**PROBLEM TO SOLVE:** Copy exactly the lines from the one containing "What appears to" through the last line of the records, both included, and nothing more.

**EXERCISE DATA:**

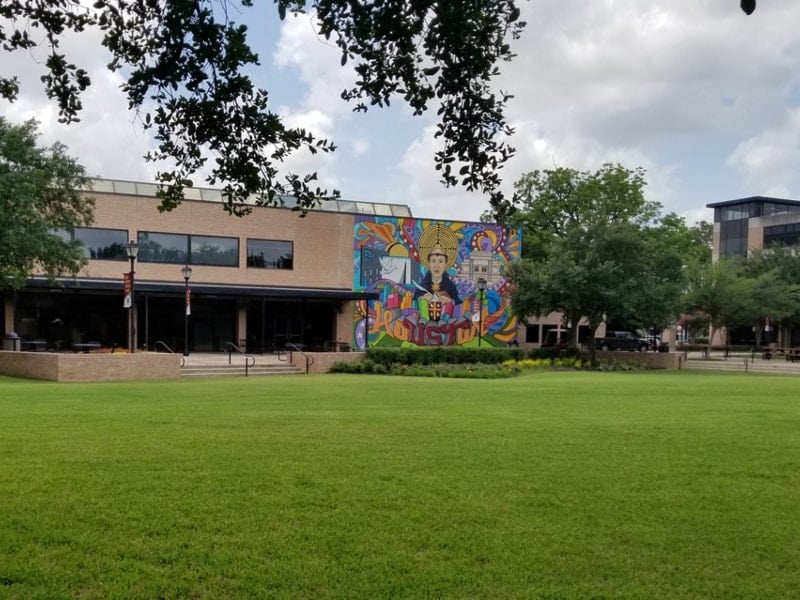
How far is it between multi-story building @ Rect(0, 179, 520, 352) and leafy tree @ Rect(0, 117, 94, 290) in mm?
6112

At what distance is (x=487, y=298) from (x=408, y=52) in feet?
121

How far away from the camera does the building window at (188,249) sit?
34844 mm

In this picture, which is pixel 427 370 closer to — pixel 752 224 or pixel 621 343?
pixel 621 343

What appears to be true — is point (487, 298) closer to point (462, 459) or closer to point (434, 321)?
point (434, 321)

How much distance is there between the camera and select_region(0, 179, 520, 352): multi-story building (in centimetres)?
3362

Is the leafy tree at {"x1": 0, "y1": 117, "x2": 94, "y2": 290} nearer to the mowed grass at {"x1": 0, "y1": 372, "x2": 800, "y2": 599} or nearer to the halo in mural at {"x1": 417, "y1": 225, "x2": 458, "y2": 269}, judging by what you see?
the mowed grass at {"x1": 0, "y1": 372, "x2": 800, "y2": 599}

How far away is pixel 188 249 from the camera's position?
35.6 meters

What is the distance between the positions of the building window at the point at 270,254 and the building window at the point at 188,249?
2.47 ft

**FINAL RESULT:**
What appears to be true — is point (487, 298) closer to point (462, 459) or closer to point (434, 321)?
point (434, 321)

How much distance is there between the camera and select_region(0, 179, 520, 352): multi-story building (in centimetres)?
3362

Is the leafy tree at {"x1": 0, "y1": 117, "x2": 94, "y2": 290} nearer to the mowed grass at {"x1": 0, "y1": 372, "x2": 800, "y2": 599} or nearer to the halo in mural at {"x1": 417, "y1": 225, "x2": 458, "y2": 269}, judging by what you see?
the mowed grass at {"x1": 0, "y1": 372, "x2": 800, "y2": 599}

How far away is pixel 188 249 from the camera's position?
35.6 meters

What is the distance between the positions of the building window at the point at 270,254 and the building window at the point at 188,249?
2.47 ft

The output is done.